Liputan6.com, Jakarta - Menjadi obat tradisonal asli Indonesia, herbal menjadi kekayaan yang harus selalu dilestarikan. Melihat hal ini PT Indofarma Tbk (INAF) menilai, herbal bisa menjadi solusi ketergantungan bahan baku obat yang sampai saat ini 90 persen impor.
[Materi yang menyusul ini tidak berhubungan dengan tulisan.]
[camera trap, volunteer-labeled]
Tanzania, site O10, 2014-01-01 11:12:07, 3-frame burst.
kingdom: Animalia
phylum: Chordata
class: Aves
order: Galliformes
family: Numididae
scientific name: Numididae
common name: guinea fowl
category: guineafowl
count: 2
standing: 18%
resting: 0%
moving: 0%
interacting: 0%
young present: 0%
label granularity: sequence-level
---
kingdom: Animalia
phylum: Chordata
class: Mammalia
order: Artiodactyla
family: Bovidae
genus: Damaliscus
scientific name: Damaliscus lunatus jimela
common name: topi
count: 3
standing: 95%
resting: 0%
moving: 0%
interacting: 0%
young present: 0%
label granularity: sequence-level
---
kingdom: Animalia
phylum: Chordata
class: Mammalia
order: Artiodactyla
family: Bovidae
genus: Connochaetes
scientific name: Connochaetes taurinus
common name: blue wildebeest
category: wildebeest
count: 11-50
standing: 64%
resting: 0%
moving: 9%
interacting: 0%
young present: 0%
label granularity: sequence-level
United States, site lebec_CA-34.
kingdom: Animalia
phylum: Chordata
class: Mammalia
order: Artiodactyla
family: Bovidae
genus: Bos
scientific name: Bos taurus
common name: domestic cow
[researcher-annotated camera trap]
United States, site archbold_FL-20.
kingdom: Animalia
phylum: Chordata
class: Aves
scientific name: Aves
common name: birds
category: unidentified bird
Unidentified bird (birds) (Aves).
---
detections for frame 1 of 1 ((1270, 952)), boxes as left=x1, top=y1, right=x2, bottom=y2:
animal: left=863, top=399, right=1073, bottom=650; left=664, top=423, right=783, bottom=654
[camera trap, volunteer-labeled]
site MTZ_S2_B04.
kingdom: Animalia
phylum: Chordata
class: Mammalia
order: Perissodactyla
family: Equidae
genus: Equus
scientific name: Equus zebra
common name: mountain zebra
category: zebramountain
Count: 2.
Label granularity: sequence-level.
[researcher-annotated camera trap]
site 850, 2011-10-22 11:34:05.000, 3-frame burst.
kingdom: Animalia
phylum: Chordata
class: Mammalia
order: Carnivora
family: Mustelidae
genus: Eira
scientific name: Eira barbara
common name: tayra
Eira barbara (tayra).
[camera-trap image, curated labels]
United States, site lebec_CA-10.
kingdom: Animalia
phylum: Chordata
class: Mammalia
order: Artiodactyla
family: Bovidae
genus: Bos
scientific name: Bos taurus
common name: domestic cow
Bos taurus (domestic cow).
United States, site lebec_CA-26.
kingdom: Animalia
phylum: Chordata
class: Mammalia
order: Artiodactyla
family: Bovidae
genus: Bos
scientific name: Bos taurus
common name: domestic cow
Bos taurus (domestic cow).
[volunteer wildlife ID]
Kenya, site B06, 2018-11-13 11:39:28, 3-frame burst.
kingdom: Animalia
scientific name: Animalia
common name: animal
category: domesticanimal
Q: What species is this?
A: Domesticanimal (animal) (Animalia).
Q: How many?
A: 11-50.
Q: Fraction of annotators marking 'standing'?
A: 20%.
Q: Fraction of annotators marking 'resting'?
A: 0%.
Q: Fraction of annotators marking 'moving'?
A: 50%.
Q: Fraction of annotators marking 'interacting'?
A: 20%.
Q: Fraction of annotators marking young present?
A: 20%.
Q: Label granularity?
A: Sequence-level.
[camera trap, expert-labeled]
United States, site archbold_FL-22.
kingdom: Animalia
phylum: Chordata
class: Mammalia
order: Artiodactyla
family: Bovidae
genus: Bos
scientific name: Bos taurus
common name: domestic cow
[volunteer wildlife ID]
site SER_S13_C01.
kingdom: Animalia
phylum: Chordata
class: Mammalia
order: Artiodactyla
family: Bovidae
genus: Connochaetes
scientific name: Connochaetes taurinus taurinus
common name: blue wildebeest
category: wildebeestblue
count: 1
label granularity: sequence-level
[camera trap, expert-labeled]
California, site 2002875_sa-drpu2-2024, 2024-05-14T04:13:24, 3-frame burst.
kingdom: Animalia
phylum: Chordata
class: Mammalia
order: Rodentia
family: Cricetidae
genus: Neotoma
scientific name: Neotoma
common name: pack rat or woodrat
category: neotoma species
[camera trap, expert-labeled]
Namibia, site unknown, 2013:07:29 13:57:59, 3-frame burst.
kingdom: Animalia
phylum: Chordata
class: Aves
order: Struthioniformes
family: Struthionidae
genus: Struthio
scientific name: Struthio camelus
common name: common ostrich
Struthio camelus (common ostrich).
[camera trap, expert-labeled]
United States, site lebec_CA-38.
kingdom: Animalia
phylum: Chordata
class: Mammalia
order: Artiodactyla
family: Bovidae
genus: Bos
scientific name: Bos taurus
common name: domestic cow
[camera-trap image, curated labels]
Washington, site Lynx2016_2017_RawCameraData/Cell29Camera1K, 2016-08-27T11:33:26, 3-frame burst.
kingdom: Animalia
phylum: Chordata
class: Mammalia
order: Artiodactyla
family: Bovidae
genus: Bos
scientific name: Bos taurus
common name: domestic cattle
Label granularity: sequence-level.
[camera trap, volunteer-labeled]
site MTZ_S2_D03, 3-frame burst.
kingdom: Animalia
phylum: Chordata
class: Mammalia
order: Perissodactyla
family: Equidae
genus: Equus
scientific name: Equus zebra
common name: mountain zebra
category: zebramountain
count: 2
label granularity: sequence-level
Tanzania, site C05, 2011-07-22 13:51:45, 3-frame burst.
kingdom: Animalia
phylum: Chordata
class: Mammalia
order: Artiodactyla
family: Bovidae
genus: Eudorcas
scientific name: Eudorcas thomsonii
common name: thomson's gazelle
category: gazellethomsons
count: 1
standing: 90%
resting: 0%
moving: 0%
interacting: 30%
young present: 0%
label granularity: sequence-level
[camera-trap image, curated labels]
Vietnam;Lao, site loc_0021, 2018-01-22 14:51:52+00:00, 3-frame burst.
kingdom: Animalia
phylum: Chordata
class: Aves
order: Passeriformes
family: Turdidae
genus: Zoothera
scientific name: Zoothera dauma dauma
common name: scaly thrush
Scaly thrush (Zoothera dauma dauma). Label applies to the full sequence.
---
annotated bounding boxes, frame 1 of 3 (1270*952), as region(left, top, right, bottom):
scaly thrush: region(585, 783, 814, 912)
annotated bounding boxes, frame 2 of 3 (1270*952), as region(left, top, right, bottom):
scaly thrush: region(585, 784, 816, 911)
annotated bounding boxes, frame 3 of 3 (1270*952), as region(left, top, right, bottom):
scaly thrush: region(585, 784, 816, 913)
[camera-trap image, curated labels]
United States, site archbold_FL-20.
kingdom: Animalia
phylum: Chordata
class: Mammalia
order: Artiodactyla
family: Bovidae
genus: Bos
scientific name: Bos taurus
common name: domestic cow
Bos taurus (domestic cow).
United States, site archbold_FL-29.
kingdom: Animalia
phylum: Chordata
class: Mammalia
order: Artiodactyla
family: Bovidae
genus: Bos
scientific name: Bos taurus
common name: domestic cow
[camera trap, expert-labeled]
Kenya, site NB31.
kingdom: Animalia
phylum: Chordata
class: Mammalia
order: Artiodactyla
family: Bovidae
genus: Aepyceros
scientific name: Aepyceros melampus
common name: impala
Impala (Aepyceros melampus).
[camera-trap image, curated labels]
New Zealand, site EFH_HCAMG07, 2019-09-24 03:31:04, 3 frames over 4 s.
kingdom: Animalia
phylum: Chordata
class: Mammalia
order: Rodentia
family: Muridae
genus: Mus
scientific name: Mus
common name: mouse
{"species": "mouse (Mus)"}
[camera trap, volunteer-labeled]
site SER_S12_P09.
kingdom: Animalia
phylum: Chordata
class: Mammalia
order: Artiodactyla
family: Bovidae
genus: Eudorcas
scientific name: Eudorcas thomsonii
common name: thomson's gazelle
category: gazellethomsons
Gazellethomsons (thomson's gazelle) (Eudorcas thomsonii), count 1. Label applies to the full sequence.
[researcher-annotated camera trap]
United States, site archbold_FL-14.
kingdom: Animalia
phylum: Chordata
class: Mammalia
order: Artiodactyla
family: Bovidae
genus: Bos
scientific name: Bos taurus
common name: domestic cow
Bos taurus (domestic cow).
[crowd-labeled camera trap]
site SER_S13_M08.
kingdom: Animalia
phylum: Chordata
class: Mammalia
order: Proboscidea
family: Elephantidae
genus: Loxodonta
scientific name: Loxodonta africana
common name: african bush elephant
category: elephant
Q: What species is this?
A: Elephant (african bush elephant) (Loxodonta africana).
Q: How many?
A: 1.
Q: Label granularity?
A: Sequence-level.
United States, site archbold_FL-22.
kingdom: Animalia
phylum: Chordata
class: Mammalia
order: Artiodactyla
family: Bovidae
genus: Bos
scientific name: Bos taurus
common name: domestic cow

Direktur Utama Indofarma, Arief Pramuhanto menyampaikan, industri herbal di Indonesia seharusnya bisa dimanfaatkan secara optimal mengingat kekayaan yang dimiliki belum terkelola dengan baik.
Advertisement
"Seharusnya industri fitofarmaka kita perbanyak, supply bahan baku ini semestinya lebih aman karena menggunakan bahan yang ada di alam Indonesia. Ini akan lebih dikenal dengan obat modern asli Indonesia (Omai)," kata Arief, Kamis (15/7/2021).
Ia menyebut China telah mengoptimalkan sumber daya alamnya terkait obat tradisional. Tak hanya itu, pasien yang sakit di sana akan ditawarkan dua alternatif, yaitu pengobatan barat atau Traditional Chinese Medicine (TCM).
"Dikelola dengan baik, TCM itu punya rumah sakit khusus. Kemudian punya dokter juga yang khusus. Jadi ini merupakan satu bukti bahwa obat tradisional memiliki peluang besar dan berjalan secara paralel dengan pengobatan barat," ujarnya.
Untuk herbal di Indonesia terdapat beberapa tingkatan, yang pertama yakni jamu. Produk ini dibuat berdasarkan pembuktian empiris dan uji mutu produk jadi.
Selanjutnya obat herbal terstandar yang sudah diuji secara klinis dan memiliki pembuktian pra klinis serta uji mutu produk jadi. Yang tertinggi ialah fitofarmaka. Khusus tingkatan ini, obat sudah melewati dan memiliki pembuktian pra-klinik dan klinik, uji mutu serta bahan baku dan produk terstandar.
"Saat ini pengembangan herbal, hampir 90 persen ada di jamu, beberapa obat herbal terstandar. Kalau fitofarmaka mungkin masih sedikit bahkan terhitung jari. Jadi ini tantangan buat kita karena salah satu cara mengurangi ketergantungan terhadap bahan baku obat dari luar ialah menggunakan herbal,” tuturnya.
Saksikan Video Pilihan di Bawah Ini
90 Persen Bahan Baku Obat Masih Impor
Sebelumnya, memenuhi kebutuhan obat dalam negeri, PT Indofarma Tbk (INAF) mengaku, 97 persen kebutuhan obat telah diproduksi di Indonesia. Meski demikian, 90 persen bahan baku masih harus diekspor.
"Dari 1.809 obat yang ada di katalog hanya 56 obat saja yang belum diproduksi dalam negeri jadi sebagian besar itu sudah diproduksi di dalam negeri. Walaupun bahan baku 90 persenan masih impor dari luar," kata Direktur Utama PT Indofarma Tbk Arief Pramuhanto secara virtual.
Sedangkan untuk alat kesehatan, Arief mengaku, hanya 31 persen yang telah berhasil di buat di Indonesia. Karena itu, pihaknya tengah fokus memperluas produksi alat kesehatan di dalam negeri.
"Alat kesehatan ini baru 31 persen yang diproduksi dalam negeri, sisanya impor. kita harus mengurangi subtitusi impor dulu sehingga ketergantungan impor bisa dikurangi," ujarnya.
Pandemi yang terjadi secara global diakui Arief menjadi peluang bagi bisnis kesehatan. Ia mengakui adanya peningkatan yang cukup tinggi terhadap beberapa obat dan vitamin.
"Obat yang berkaitan dengan Covid-19 memang mengalami peningkatan. Sedangkan yang enggak ada hubungannya dengan Covid-19 turun," tuturnya.
Selain vitamin, kebutuhan masyarakat akan vaksin juga akan membuat komponen ini mengalami peningkatan. Terlebih pada kuartal dua dan tiga 2021.
"Nomor satu itu vitamin. Di kuartal I 2021, vaksin mengalami kenaikan. Kemungkinan besar bertambah naik nanti di kuartal II, lalu kuartal III. Vitamin juga memiliki peluang yang masih besar, karena konsumsi masyarakat juga masih besar," ujarnya.